In all the madness I have forgotten about Cecil. About his proposal.
Could I change my mind, once the war is over? Like he’d ever take me, now.
My head has never hurt this much. On the cold grass I sit, folding and unfolding my hands. My head is going to explode – not even the darkness seems to help. Shoving aside the pain, I stare up at the night sky.
The Great Bear stares back down.
V
THE SHADOW OF HER WINGS
‘They are supposed to be coming. Why don’t they come?’
Joseph Goebbels, Nazi propaganda minister
12
Sunday, 1 August 1943
‘We have an emergency. Thanks to some reconnaissance from one of our own pilots’ – Gower tilts her head at me – ‘we have some forewarning. Not a lot, but it might be enough.’
Silence in the crew room. It is first thing in the morning. Gower marched in before Minx and Bella played the first hand of bridge. Cards and money lie forgotten on the table.
‘The Germans have found our Spitfires. Their scouting planes have located the Vickers factory at Castle Bromwich. We’ve had radio confirmation. The RAF is doing all they can, but can’t get enough pilots there in time.

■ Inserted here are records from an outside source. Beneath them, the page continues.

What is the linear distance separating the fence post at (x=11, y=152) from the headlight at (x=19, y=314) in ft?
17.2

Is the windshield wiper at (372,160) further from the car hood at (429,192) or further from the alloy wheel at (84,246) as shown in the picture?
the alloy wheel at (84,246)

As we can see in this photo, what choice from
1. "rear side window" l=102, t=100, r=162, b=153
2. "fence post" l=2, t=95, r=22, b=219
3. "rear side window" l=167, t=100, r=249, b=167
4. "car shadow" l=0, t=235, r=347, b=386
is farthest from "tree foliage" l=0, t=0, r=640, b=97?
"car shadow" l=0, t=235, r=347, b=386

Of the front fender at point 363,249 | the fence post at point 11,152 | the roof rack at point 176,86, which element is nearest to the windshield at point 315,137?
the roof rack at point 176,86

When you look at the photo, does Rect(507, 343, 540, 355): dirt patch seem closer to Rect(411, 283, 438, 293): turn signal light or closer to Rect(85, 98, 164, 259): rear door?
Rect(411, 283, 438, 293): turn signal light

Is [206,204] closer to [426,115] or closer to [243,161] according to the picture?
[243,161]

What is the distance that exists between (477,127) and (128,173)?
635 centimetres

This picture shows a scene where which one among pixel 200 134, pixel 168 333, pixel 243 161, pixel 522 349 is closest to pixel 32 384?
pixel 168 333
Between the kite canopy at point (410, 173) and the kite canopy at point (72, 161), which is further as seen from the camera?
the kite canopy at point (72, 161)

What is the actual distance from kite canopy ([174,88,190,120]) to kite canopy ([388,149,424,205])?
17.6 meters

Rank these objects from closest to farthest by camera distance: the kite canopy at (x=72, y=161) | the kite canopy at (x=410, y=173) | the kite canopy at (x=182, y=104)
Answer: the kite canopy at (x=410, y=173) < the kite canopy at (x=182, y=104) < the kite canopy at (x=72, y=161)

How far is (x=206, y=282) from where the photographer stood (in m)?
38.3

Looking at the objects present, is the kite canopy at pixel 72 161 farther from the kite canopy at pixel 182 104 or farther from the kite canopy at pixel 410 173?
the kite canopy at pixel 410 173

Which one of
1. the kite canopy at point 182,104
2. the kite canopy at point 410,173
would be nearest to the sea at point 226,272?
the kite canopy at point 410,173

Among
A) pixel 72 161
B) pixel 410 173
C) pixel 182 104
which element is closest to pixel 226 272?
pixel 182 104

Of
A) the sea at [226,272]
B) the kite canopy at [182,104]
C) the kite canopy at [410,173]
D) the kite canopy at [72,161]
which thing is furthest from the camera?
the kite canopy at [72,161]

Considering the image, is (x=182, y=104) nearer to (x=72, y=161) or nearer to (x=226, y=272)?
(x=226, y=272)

‘Hundreds of brand-new planes lined up like ducks on the grass, with only a few balloons guarding them. We need to get there before the Luftwaffe and get those planes out of there. We need everyone on this.
‘Ansons are being fuelled now. Take a load of pilots, and get moving.’
The Germans have found the Spitfire factory. This is serious enough that they have even dropped the ban on women flying military aircraft.
I know how serious this is. Timothy Squire has been going on about it for months. The invasion. The only way it could ever work is if we throw everything at them – every plane, every tank, every soldier. And then we’re going to need some proper bloody luck.
If only I could have fired on him, then I could have stopped all this. No, the Nazis would have sent out dozens – hundreds – of reconnaissance planes. All I would have done is got myself shot down.
The pilots file to the door, leaving only me behind.
‘Commander,’ I call as Gower turns to follow the others out. My
voice sounds high and loud in the suddenly empty room.
‘Cooper?’ she says, her impatience clear.
‘I should go too, Commander. We need every pilot out there.’
‘No chance, Cooper. The pilots are coming back in Spits.’
‘So will I.’
‘You’ve only two months’ flying under your belt. The others are all supremely capable pilots.’
‘I can do it. Castle Bromwich is only a hundred miles away.’ I am shocked to hear my voice come out almost normal.
‘You’ve got a Class I card. And after that business with the landing gear... I appreciate your help in alerting us to this, Cooper. We’ll take it from here.’
And that’s when Joy appears in the doorway. ‘She can do it, Commander.’
Gower sighs, gestures her inside. For a long moment she just stares at the two of us.
‘Sending a pilot with such minimal training could be the death blow to the ATA. You run the risk of ruining it for everyone. Should a male pilot damage an aircraft, it would of course be a black mark. But if one of us were to damage a Spitfire, if a woman were to damage one, even with a locked undercarriage, well...
‘The Air Ministry keeps a very close eye on the pilots’ logbooks. If there is a scratch on that aeroplane, and Sir Francis sees that a pilot without her requisite five hundred plus hours of flying... Can you fly this aircraft, Anna Cooper?’
Joy steps forward. ‘She can, I—’
‘I am asking Aircraftwoman Cooper. If she can’t speak for herself, I’m certainly not going to let her near a Spitfire.’
I fold my hands behind my back to keep them from shaking. ‘Yes, Commander Gower. I can fly the Spitfire.’
‘Manoeuvre through a corridor of barrage balloons?’
‘I will follow Joy. Use her slipstream.’
Commander Gower is looking at me, a cat watching a robin. ‘And if she crashes, can you fly on and bring the Spit back here? It is vital that we recover each and every plane.’
I swallow, nodding. ‘I will fly on, Commander. I will bring the Spit back. You have my word.’